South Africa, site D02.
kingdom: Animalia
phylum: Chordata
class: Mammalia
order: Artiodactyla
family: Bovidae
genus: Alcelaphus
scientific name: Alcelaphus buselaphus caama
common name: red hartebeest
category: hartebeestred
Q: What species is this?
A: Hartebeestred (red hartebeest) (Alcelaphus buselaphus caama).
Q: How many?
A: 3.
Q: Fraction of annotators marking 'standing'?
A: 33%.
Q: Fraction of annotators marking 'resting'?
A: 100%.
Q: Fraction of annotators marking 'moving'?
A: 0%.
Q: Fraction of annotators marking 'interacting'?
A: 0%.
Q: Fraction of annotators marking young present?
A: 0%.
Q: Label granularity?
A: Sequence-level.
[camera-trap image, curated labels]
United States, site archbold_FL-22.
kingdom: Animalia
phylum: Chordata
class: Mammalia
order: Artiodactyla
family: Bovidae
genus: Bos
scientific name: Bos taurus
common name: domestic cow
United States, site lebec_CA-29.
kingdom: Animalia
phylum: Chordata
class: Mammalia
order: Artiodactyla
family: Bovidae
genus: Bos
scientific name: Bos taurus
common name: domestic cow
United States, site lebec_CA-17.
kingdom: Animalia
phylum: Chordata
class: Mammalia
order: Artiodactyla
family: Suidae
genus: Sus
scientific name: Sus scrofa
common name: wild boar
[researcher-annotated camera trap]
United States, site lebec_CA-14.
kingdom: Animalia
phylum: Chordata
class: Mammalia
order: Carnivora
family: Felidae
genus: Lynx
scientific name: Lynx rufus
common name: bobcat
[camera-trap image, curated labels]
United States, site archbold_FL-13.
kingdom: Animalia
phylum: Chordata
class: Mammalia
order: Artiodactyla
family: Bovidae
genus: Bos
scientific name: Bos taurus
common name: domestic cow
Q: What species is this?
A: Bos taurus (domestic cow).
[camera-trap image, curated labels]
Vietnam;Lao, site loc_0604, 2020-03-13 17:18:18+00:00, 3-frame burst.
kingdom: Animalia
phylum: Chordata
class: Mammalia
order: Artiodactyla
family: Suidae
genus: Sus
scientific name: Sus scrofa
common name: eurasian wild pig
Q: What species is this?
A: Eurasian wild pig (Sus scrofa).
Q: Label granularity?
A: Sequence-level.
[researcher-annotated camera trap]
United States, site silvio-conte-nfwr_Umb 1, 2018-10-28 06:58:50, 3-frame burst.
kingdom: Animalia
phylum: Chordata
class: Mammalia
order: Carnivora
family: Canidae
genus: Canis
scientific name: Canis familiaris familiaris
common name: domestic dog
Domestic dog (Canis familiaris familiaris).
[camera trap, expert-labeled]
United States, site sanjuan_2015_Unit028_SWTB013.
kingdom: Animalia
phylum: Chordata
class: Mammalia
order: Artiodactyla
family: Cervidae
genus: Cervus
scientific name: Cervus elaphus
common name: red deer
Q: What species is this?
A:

#### [PROBLEM REQUIREMENTS]
Above are the records; reproduce all of them exactly.

#### [RESPONSE]
South Africa, site D02.
kingdom: Animalia
phylum: Chordata
class: Mammalia
order: Artiodactyla
family: Bovidae
genus: Alcelaphus
scientific name: Alcelaphus buselaphus caama
common name: red hartebeest
category: hartebeestred
Q: What species is this?
A: Hartebeestred (red hartebeest) (Alcelaphus buselaphus caama).
Q: How many?
A: 3.
Q: Fraction of annotators marking 'standing'?
A: 33%.
Q: Fraction of annotators marking 'resting'?
A: 100%.
Q: Fraction of annotators marking 'moving'?
A: 0%.
Q: Fraction of annotators marking 'interacting'?
A: 0%.
Q: Fraction of annotators marking young present?
A: 0%.
Q: Label granularity?
A: Sequence-level.
[camera-trap image, curated labels]
United States, site archbold_FL-22.
kingdom: Animalia
phylum: Chordata
class: Mammalia
order: Artiodactyla
family: Bovidae
genus: Bos
scientific name: Bos taurus
common name: domestic cow
United States, site lebec_CA-29.
kingdom: Animalia
phylum: Chordata
class: Mammalia
order: Artiodactyla
family: Bovidae
genus: Bos
scientific name: Bos taurus
common name: domestic cow
United States, site lebec_CA-17.
kingdom: Animalia
phylum: Chordata
class: Mammalia
order: Artiodactyla
family: Suidae
genus: Sus
scientific name: Sus scrofa
common name: wild boar
[researcher-annotated camera trap]
United States, site lebec_CA-14.
kingdom: Animalia
phylum: Chordata
class: Mammalia
order: Carnivora
family: Felidae
genus: Lynx
scientific name: Lynx rufus
common name: bobcat
[camera-trap image, curated labels]
United States, site archbold_FL-13.
kingdom: Animalia
phylum: Chordata
class: Mammalia
order: Artiodactyla
family: Bovidae
genus: Bos
scientific name: Bos taurus
common name: domestic cow
Q: What species is this?
A: Bos taurus (domestic cow).
[camera-trap image, curated labels]
Vietnam;Lao, site loc_0604, 2020-03-13 17:18:18+00:00, 3-frame burst.
kingdom: Animalia
phylum: Chordata
class: Mammalia
order: Artiodactyla
family: Suidae
genus: Sus
scientific name: Sus scrofa
common name: eurasian wild pig
Q: What species is this?
A: Eurasian wild pig (Sus scrofa).
Q: Label granularity?
A: Sequence-level.
[researcher-annotated camera trap]
United States, site silvio-conte-nfwr_Umb 1, 2018-10-28 06:58:50, 3-frame burst.
kingdom: Animalia
phylum: Chordata
class: Mammalia
order: Carnivora
family: Canidae
genus: Canis
scientific name: Canis familiaris familiaris
common name: domestic dog
Domestic dog (Canis familiaris familiaris).
[camera trap, expert-labeled]
United States, site sanjuan_2015_Unit028_SWTB013.
kingdom: Animalia
phylum: Chordata
class: Mammalia
order: Artiodactyla
family: Cervidae
genus: Cervus
scientific name: Cervus elaphus
common name: red deer
Q: What species is this?
A:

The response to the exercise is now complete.